GIVEN ENTRIES >>
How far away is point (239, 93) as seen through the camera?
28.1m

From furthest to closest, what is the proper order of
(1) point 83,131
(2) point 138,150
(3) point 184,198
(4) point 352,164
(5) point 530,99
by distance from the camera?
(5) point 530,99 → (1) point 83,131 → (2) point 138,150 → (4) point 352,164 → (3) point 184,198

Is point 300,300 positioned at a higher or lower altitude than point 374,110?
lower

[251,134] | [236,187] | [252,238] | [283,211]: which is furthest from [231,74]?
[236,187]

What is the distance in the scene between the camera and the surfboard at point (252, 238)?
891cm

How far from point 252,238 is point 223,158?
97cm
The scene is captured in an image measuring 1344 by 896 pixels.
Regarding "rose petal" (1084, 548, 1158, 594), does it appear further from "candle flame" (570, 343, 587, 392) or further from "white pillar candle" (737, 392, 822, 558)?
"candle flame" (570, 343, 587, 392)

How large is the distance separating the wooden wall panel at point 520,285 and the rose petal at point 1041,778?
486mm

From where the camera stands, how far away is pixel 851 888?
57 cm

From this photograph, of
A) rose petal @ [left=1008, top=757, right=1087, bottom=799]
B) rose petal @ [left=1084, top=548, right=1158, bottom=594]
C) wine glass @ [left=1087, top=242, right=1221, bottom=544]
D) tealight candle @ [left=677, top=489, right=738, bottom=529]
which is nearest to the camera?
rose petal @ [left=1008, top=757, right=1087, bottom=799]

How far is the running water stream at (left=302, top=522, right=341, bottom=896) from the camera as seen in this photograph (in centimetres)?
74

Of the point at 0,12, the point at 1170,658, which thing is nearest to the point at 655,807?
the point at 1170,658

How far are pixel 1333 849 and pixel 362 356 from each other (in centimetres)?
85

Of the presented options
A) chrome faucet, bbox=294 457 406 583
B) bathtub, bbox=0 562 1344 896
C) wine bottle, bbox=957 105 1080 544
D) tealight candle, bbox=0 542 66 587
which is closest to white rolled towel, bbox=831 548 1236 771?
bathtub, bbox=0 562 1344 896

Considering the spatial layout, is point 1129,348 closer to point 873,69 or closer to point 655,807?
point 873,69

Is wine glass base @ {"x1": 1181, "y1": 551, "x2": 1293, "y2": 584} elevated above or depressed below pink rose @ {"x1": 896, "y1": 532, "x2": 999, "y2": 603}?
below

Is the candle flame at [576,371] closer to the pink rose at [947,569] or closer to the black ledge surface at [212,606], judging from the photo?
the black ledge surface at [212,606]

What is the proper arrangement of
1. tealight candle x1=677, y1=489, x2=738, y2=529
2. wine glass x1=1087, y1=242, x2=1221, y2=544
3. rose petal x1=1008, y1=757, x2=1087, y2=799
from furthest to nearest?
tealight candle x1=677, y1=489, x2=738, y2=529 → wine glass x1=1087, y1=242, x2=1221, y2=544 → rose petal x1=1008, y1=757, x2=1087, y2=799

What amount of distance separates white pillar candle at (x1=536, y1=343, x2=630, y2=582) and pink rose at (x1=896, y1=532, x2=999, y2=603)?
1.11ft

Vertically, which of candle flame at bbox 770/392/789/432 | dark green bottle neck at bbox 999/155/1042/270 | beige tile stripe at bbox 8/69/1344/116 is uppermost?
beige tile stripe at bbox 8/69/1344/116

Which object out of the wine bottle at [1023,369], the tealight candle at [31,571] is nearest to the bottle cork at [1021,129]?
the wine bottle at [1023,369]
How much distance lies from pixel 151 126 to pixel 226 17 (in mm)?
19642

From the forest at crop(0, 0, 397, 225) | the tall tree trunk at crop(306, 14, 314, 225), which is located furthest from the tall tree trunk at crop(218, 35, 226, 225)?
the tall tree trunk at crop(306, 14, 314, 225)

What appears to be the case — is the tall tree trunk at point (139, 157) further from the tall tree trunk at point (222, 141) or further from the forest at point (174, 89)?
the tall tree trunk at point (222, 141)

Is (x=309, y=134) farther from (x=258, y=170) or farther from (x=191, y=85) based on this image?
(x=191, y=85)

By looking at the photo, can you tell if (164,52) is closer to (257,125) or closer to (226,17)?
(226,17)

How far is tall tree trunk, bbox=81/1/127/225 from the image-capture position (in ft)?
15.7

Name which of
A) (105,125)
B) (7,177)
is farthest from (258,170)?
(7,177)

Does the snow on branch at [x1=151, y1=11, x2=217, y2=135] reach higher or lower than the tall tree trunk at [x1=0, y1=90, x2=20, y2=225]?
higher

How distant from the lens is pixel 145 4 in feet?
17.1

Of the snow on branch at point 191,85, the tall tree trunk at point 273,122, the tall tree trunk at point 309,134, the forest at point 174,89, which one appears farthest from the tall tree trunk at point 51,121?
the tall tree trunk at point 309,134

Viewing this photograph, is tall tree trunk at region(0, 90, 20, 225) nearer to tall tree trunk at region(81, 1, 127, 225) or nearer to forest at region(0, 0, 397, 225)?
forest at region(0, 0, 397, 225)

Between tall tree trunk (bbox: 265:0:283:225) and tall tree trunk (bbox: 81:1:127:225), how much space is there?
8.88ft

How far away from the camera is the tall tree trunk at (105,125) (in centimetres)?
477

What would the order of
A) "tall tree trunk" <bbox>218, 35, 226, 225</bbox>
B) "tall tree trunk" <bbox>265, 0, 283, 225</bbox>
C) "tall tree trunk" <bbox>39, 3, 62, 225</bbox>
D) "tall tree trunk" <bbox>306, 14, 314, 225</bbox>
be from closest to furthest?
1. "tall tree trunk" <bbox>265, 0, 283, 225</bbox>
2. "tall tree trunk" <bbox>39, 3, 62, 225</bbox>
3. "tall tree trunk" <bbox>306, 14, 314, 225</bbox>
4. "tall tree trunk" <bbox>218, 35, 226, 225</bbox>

TASK >> Rewrite all of the rows above with every "centimetres" changed to "centimeters", and leave everything else as it is.

FINAL ANSWER >>
How far away is point (239, 93) as seen through the camera?
28.1m

From furthest to closest, what is the proper order of
(1) point 83,131
(2) point 138,150
(3) point 184,198
(4) point 352,164
(5) point 530,99
by distance from the camera?
(5) point 530,99 → (1) point 83,131 → (2) point 138,150 → (4) point 352,164 → (3) point 184,198

Is point 300,300 positioned at a higher or lower altitude than point 374,110?
lower

[251,134] | [236,187] | [252,238] | [283,211]: which is furthest from [231,74]?
[236,187]

What is the distance in the scene between the camera and the surfboard at point (252, 238)?
891cm

How far from point 252,238 is point 223,158?
97cm
The scene is captured in an image measuring 1344 by 896 pixels.
Regarding "rose petal" (1084, 548, 1158, 594), does it appear further from "candle flame" (570, 343, 587, 392) or further from "white pillar candle" (737, 392, 822, 558)?
"candle flame" (570, 343, 587, 392)

How large is the distance separating the wooden wall panel at point 520,285 and the rose petal at point 1041,778?
486mm

From where the camera stands, how far away is pixel 851 888?
57 cm

From this photograph, of
A) rose petal @ [left=1008, top=757, right=1087, bottom=799]
B) rose petal @ [left=1084, top=548, right=1158, bottom=594]
C) wine glass @ [left=1087, top=242, right=1221, bottom=544]
D) tealight candle @ [left=677, top=489, right=738, bottom=529]
which is nearest to the camera?
rose petal @ [left=1008, top=757, right=1087, bottom=799]

How far is the running water stream at (left=302, top=522, right=341, bottom=896) from the camera as seen in this photograph (in centimeters)?
74

Of the point at 0,12, the point at 1170,658, which thing is nearest to the point at 655,807?
the point at 1170,658

How far are pixel 1333 849 and pixel 362 356 from each other (in centimeters)?
85

Of the presented options
A) chrome faucet, bbox=294 457 406 583
B) bathtub, bbox=0 562 1344 896
C) wine bottle, bbox=957 105 1080 544
D) tealight candle, bbox=0 542 66 587
which is closest to white rolled towel, bbox=831 548 1236 771?
bathtub, bbox=0 562 1344 896

Considering the spatial layout, is point 1129,348 closer to point 873,69 or closer to point 655,807?
point 873,69

Is wine glass base @ {"x1": 1181, "y1": 551, "x2": 1293, "y2": 584} elevated above or depressed below pink rose @ {"x1": 896, "y1": 532, "x2": 999, "y2": 603}?
below

Is the candle flame at [576,371] closer to the pink rose at [947,569] or closer to the black ledge surface at [212,606], judging from the photo?
the black ledge surface at [212,606]

What is the proper arrangement of
1. tealight candle x1=677, y1=489, x2=738, y2=529
2. wine glass x1=1087, y1=242, x2=1221, y2=544
3. rose petal x1=1008, y1=757, x2=1087, y2=799
from furthest to nearest?
tealight candle x1=677, y1=489, x2=738, y2=529 → wine glass x1=1087, y1=242, x2=1221, y2=544 → rose petal x1=1008, y1=757, x2=1087, y2=799

What amount of distance separates white pillar candle at (x1=536, y1=343, x2=630, y2=582) and pink rose at (x1=896, y1=532, x2=999, y2=603)?
1.11ft

Vertically, which of candle flame at bbox 770/392/789/432 | dark green bottle neck at bbox 999/155/1042/270 | beige tile stripe at bbox 8/69/1344/116 is uppermost?
beige tile stripe at bbox 8/69/1344/116

Which object out of the wine bottle at [1023,369], the tealight candle at [31,571] is nearest to the bottle cork at [1021,129]?
the wine bottle at [1023,369]
How much distance lies from pixel 151 126 to pixel 226 17 (in mm)?
19642

From the forest at crop(0, 0, 397, 225) | the tall tree trunk at crop(306, 14, 314, 225), which is located furthest from the tall tree trunk at crop(218, 35, 226, 225)?
the tall tree trunk at crop(306, 14, 314, 225)

What appears to be the case — is the tall tree trunk at point (139, 157) further from the tall tree trunk at point (222, 141) or further from the forest at point (174, 89)?
the tall tree trunk at point (222, 141)

Is (x=309, y=134) farther from (x=258, y=170) or farther from (x=191, y=85) based on this image?
(x=191, y=85)

By looking at the photo, can you tell if (164,52) is closer to (257,125) or closer to (226,17)?
(226,17)

How far is tall tree trunk, bbox=81/1/127/225 from the image-capture position (in ft)?
15.7

Name which of
A) (105,125)
B) (7,177)
is farthest from (258,170)?
(7,177)

Does the snow on branch at [x1=151, y1=11, x2=217, y2=135] reach higher or lower than the tall tree trunk at [x1=0, y1=90, x2=20, y2=225]?
higher

How distant from the lens is pixel 145 4 in feet?
17.1

Of the snow on branch at point 191,85, the tall tree trunk at point 273,122, the tall tree trunk at point 309,134, the forest at point 174,89, which one appears farthest from the tall tree trunk at point 51,121?
the tall tree trunk at point 309,134

Viewing this photograph, is tall tree trunk at region(0, 90, 20, 225) nearer to tall tree trunk at region(81, 1, 127, 225) or nearer to forest at region(0, 0, 397, 225)?
forest at region(0, 0, 397, 225)

Between tall tree trunk (bbox: 265:0:283:225) and tall tree trunk (bbox: 81:1:127:225), how much space is there?
8.88ft

How far away from the camera is the tall tree trunk at (105,125) (in centimeters)?
477

What would the order of
A) "tall tree trunk" <bbox>218, 35, 226, 225</bbox>
B) "tall tree trunk" <bbox>265, 0, 283, 225</bbox>
C) "tall tree trunk" <bbox>39, 3, 62, 225</bbox>
D) "tall tree trunk" <bbox>306, 14, 314, 225</bbox>
be from closest to furthest?
1. "tall tree trunk" <bbox>265, 0, 283, 225</bbox>
2. "tall tree trunk" <bbox>39, 3, 62, 225</bbox>
3. "tall tree trunk" <bbox>306, 14, 314, 225</bbox>
4. "tall tree trunk" <bbox>218, 35, 226, 225</bbox>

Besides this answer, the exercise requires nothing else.